Starting pastel paintings with a thin, wet, loose underpainting is something many artists enjoy. Depending on the medium used and the surface it applied to, it can have a variety of appearances.
Personally I have utilized some form of underpainting from the earliest years of my painting adventure. Thin watercolor and oil washes have becoming two of my favorites. Two things need to be analyzed when choosing your means of underpainting: how the medium will respond to the surface: and how it will interact with the pastel. Do a little research and experimentation on your own before committing major efforts to a procedure that may prove to be non-archival.
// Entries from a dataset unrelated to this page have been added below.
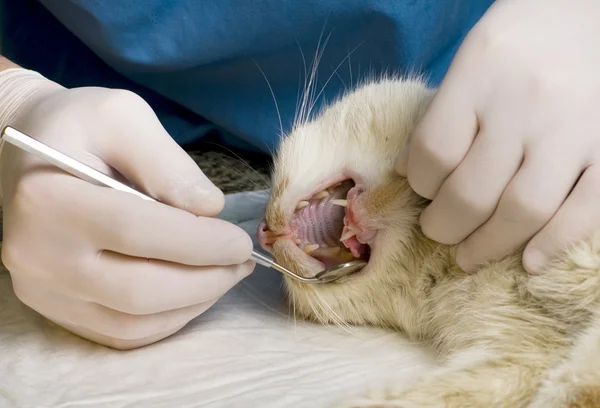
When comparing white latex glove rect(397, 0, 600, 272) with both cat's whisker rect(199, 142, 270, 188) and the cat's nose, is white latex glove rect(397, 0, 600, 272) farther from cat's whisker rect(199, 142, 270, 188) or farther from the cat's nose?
cat's whisker rect(199, 142, 270, 188)

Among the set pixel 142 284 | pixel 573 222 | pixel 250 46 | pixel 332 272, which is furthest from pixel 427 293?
pixel 250 46

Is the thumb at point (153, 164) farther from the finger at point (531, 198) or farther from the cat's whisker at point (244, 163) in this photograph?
the cat's whisker at point (244, 163)

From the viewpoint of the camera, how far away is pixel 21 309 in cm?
89

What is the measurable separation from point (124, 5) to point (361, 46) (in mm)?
463

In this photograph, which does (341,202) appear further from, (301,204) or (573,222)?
(573,222)

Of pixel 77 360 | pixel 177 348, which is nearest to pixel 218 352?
pixel 177 348

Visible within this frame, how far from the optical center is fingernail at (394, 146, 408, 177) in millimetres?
818

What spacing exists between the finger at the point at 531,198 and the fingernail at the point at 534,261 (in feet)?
0.08

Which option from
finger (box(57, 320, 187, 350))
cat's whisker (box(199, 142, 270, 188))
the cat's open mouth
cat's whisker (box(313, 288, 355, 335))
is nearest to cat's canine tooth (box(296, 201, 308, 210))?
the cat's open mouth

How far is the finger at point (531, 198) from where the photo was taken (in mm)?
704

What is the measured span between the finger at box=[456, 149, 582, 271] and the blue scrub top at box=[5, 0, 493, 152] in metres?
0.47

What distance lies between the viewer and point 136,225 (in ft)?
2.40

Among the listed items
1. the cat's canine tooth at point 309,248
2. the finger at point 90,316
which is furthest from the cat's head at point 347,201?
the finger at point 90,316

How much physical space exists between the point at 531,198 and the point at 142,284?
0.47 metres
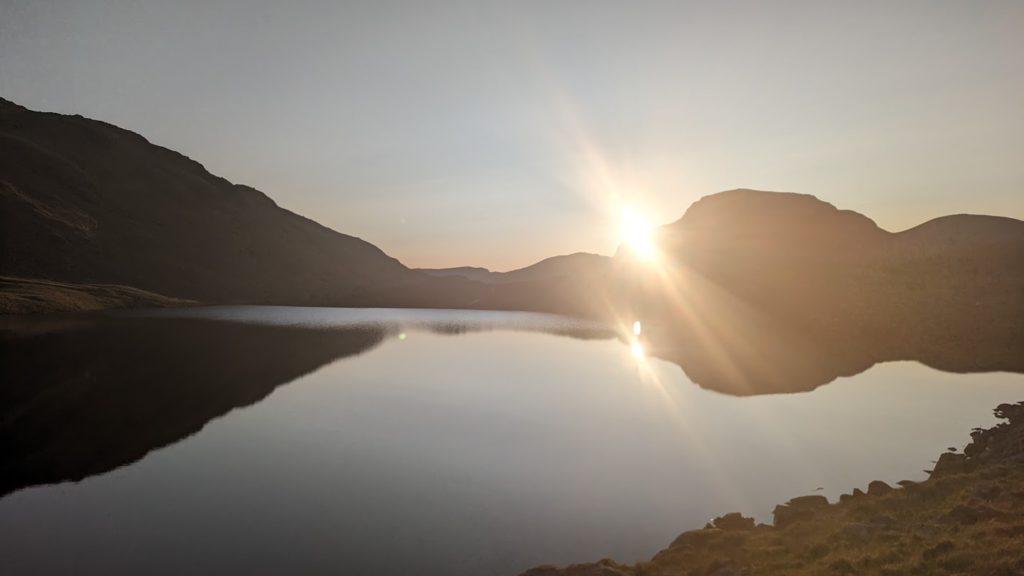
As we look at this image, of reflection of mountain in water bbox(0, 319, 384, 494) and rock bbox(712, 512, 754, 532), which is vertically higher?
reflection of mountain in water bbox(0, 319, 384, 494)

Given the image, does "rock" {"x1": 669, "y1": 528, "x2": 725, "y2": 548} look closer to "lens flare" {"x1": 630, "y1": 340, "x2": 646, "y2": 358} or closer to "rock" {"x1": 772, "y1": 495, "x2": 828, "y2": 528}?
"rock" {"x1": 772, "y1": 495, "x2": 828, "y2": 528}

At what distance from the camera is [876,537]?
582 inches

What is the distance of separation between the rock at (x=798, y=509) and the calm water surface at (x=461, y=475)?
117 centimetres

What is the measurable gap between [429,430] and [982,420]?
40358 mm

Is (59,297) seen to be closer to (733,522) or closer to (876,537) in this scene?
(733,522)

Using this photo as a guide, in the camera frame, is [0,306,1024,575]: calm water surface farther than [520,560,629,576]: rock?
Yes

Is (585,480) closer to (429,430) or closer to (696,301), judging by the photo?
(429,430)

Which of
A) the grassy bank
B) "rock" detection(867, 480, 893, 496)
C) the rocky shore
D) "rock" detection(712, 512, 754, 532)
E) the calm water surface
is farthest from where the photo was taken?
the grassy bank

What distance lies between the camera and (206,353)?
5669cm

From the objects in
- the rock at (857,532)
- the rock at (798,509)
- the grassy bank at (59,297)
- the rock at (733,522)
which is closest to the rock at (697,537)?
the rock at (733,522)

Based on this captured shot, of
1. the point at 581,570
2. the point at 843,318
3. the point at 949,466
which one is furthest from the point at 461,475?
the point at 843,318

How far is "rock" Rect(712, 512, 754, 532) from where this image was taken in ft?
→ 58.1

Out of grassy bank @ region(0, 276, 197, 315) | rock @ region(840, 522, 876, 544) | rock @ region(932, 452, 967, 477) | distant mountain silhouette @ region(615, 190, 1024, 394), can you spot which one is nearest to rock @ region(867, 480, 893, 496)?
rock @ region(932, 452, 967, 477)

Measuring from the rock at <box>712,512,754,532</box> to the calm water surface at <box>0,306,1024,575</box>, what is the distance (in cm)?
89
What lead me to experiment with very thin washes of oil paint was the introduction of acrylic-based sizing and binders in the manufacture of pastel surfaces. These allow for no migration of upper layers to the substrate surface below: in essence, isolating it from any harmful chemical interaction. Papers such as Wallis sanded paper even state that they accept oil paint. I don’t advocate thick applications of oil. Besides taking a major amount of time to dry, it would introduce a considerable amount of oil (commonly linseed oil) that could negatively interact with the pastel. My working procedure is to thin the oil colors to the consistency of weak tea using a highly refined mineral spirit like Gamsol by Gamblin, or Turpenoid by Weber. I apply these very thin washes with a brush, allowing them to run and interact to produce an interesting underpainting (see the example above). This is merely a stain and I can’t stress enough how thin it must be!
After the mineral spirits evaporate, which happens very quickly, pastel can then be applied. You may ask: why oil? Why not just use pastel spread with mineral spirits? The reason is ease of application. I can better control the placement of color and bleeding of the colors with tiny amounts of oil paint mixed and made wet on a separate palette. Pastel made wet on the painting surface is much more unruly. It’s nearly impossible to tell the two apart, much like a watercolor underpainting compared to wet pastel. Since many pastel artists work in other wet media, they are often more comfortable getting a painterly underpainting by applying the initial color with a brush, but it really is just a matter of personal choice.